The Daily Mail went one step beyond, as they put their entire daily edition on Alexa. While other publishers record the audio themselves, in this case, the Daily Mail uses Alexa’s automated text-to-speech capabilities. Another difference is that in this case, the Daily Mail makes this feature available only to their current subscribers.
Can you analyze the impact of voice search?
The short answer is no. Not yet, at least. Even though Google has been saying since at least 2016 that they want to include voice search analytics to Google Search Console, the fact is that, as of today, there’s no way to analyze voice search queries and results.
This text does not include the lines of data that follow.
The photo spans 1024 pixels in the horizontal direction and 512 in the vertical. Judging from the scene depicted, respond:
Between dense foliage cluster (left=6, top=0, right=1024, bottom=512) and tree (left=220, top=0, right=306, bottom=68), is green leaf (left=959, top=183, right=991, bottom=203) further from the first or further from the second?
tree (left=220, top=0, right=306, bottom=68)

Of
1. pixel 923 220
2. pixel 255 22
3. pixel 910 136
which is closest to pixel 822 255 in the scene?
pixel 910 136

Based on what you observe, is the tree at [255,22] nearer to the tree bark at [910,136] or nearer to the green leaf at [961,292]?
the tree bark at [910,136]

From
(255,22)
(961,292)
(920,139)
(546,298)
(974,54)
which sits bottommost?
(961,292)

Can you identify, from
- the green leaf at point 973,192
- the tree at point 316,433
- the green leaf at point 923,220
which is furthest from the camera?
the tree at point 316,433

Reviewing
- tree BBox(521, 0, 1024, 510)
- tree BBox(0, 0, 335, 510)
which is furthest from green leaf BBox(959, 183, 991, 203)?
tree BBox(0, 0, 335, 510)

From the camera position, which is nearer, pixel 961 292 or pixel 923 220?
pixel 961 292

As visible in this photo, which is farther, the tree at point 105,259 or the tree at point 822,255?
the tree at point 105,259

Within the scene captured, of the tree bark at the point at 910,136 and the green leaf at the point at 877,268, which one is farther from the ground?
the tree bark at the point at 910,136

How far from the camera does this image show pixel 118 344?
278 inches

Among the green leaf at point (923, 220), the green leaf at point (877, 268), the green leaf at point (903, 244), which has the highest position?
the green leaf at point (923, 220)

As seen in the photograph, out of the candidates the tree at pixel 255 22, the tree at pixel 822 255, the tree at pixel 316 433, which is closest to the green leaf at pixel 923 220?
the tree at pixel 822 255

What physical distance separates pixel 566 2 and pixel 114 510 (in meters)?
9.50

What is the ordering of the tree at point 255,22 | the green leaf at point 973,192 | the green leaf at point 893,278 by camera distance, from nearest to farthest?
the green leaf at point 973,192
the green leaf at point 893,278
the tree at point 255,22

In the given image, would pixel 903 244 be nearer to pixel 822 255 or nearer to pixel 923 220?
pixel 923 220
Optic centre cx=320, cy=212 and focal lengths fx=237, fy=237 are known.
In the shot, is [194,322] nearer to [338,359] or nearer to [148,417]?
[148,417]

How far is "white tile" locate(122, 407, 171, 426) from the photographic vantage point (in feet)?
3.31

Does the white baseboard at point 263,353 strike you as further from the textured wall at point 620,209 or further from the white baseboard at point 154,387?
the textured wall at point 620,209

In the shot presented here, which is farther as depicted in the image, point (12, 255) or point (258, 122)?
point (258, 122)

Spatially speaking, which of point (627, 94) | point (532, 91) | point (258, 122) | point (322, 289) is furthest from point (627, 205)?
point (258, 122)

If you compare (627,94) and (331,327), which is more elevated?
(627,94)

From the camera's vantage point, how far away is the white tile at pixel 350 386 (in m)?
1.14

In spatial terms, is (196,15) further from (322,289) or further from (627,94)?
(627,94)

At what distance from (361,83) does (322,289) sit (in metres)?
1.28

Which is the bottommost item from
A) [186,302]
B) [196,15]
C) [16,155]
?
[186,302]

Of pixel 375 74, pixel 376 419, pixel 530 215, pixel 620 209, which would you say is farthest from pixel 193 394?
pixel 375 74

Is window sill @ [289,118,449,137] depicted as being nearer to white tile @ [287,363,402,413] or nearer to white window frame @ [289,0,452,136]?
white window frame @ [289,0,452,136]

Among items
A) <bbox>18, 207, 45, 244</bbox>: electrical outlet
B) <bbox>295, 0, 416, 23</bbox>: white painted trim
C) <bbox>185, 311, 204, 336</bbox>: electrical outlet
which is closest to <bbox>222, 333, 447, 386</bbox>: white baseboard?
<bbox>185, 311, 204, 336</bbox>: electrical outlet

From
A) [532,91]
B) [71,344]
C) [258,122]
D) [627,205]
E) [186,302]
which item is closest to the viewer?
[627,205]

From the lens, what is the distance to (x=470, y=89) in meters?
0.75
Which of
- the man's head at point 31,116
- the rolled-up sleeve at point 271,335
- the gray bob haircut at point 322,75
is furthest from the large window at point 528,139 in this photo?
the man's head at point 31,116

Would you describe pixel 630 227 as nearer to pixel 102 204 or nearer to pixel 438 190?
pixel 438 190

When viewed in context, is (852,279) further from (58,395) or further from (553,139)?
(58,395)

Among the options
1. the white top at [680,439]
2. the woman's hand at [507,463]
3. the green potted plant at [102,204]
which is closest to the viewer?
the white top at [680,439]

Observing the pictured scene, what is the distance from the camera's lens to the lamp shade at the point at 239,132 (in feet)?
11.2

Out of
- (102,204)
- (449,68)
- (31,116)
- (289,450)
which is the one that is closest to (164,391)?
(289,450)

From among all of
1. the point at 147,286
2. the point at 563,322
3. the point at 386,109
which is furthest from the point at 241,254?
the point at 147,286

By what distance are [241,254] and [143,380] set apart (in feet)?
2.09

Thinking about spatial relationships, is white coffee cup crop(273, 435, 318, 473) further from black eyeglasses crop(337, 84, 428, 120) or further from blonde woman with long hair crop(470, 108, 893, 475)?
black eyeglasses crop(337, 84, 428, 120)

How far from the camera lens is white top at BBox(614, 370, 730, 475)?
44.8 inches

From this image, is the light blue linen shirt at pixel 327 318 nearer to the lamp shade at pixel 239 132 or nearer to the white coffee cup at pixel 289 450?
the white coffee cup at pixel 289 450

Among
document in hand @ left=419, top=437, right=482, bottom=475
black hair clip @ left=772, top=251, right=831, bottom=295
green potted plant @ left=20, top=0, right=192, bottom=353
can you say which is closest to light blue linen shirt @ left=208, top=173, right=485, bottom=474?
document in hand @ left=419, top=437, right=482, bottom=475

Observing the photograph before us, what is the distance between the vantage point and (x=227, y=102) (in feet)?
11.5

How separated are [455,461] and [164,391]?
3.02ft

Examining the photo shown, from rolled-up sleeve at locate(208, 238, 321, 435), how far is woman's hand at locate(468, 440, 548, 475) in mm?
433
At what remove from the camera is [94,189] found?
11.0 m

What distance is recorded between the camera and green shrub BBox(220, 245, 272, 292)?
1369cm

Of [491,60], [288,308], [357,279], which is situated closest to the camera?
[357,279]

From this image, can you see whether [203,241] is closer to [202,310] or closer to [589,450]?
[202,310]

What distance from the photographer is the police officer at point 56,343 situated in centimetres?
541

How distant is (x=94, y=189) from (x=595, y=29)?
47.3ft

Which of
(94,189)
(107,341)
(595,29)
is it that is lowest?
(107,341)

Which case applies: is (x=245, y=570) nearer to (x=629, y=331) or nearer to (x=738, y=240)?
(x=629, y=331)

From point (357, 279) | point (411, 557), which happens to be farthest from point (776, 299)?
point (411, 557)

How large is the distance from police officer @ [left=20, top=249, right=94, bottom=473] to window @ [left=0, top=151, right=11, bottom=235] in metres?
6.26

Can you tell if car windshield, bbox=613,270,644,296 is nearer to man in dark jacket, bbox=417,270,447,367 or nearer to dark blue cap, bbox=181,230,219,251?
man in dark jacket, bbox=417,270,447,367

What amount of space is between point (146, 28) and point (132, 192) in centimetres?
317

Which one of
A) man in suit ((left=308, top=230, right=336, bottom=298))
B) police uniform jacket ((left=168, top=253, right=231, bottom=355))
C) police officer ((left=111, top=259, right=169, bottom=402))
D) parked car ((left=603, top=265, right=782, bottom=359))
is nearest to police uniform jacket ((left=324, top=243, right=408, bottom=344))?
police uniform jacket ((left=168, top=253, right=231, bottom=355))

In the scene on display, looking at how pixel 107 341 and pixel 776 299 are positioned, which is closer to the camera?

There are a few challenges that prevent Google and other analytics providers to deliver this feature:
- The first is that natural language queries tend to be longer than keyword-based queries. And people will formulate what is essentially the same query using different words or sentence constructions. This means that the same query will have lots of low-volume variations, which makes it difficult to analyze and extract meaningful insights.
- The second challenge is that voice search queries are often chained together, as if in a conversation. For example, you can ask a digital voice assistant: “Who is Stephen Curry?”. The assistant will return a summary of the NBA-star achievements. You can ask them “How tall is he?”, and the assistant will know that you’re referring to Stephen Curry. The problem gets more complicated when you realize that both queries could be answered by the assistant using two different content sources.
Any voice search analytics functionality needs to take into account both challenges and:
- Provide a way to cluster together similar queries, while at the same time giving analysts the freedom to explore what are those variations, to better understand the user’s language.
- Show conversational trees to understand how users navigate the information and which queries keep them in our content and which ones result in the query being answered with content from other sites.
Publishers that want to understand how voice search is impacting their online presence could start by analyzing the queries that get people on your site and look for longer, more conversational queries, as well as queries that are formulated as a question.
You could also conduct tests with different digital voice assistants to check what sources they use for their answers (voice assistants start their answers with “according to…”), and how that correlates with SERPs on Google search.
Voice search is already our present
The shift in consumer habits and the increasing role smart devices and digital assistants are playing in our everyday lives mean that voice search is not a thing of the future. Is already a present we need to deal with.
Publishers need to take into account the interface change from text and visual references to just voice. It’s a shift that changes the way people access and consume our content. The lack of reliable analytics to understand voice search performance makes this objective difficult to achieve. But, as with any other facet of search, it all comes down to developing trust with your audience through authoritative, high-quality content.